[Data records]
--- BEGIN ---
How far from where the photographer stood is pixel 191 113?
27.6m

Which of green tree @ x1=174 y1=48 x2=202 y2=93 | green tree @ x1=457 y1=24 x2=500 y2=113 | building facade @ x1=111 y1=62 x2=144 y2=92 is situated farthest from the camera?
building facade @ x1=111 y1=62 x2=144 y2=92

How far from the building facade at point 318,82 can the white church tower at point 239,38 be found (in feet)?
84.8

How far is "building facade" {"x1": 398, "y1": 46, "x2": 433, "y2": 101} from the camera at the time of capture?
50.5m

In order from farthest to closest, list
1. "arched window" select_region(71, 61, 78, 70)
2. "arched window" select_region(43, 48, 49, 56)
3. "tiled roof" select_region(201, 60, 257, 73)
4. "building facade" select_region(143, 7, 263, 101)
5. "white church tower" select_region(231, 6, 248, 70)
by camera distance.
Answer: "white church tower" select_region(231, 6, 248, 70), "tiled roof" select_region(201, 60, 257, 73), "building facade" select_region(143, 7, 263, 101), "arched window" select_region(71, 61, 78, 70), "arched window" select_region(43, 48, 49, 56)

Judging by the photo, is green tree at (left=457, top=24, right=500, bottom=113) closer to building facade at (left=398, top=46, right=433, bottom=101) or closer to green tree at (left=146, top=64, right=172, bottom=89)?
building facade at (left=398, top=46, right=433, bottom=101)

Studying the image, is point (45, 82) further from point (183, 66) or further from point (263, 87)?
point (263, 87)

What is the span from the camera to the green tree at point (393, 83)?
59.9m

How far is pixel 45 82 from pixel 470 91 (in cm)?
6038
--- END ---
Aim -> Copy all the lines, exactly.

Output ->
How far from where the photographer stood is pixel 191 113?
27.6m

Which of green tree @ x1=174 y1=48 x2=202 y2=93 | green tree @ x1=457 y1=24 x2=500 y2=113 | building facade @ x1=111 y1=62 x2=144 y2=92 is situated farthest from the camera?
building facade @ x1=111 y1=62 x2=144 y2=92

How far from the building facade at point 318,82 can the white church tower at point 239,38 be found (in feet)?
84.8

How far is "building facade" {"x1": 398, "y1": 46, "x2": 433, "y2": 101} from the camera at the time of capture?
50.5m

In order from farthest to closest, list
1. "arched window" select_region(71, 61, 78, 70)
2. "arched window" select_region(43, 48, 49, 56)
3. "tiled roof" select_region(201, 60, 257, 73)
4. "building facade" select_region(143, 7, 263, 101)
5. "white church tower" select_region(231, 6, 248, 70)
by camera distance.
Answer: "white church tower" select_region(231, 6, 248, 70), "tiled roof" select_region(201, 60, 257, 73), "building facade" select_region(143, 7, 263, 101), "arched window" select_region(71, 61, 78, 70), "arched window" select_region(43, 48, 49, 56)

Judging by the photo, is green tree at (left=457, top=24, right=500, bottom=113) closer to building facade at (left=398, top=46, right=433, bottom=101) or closer to green tree at (left=146, top=64, right=172, bottom=89)?
building facade at (left=398, top=46, right=433, bottom=101)

Studying the image, is point (45, 82) further from point (183, 66) or further from point (263, 87)?
point (263, 87)

What is the span from the camera to the green tree at point (393, 83)?
59.9m

How far is pixel 45 82 from pixel 470 91 (in cm)?
6038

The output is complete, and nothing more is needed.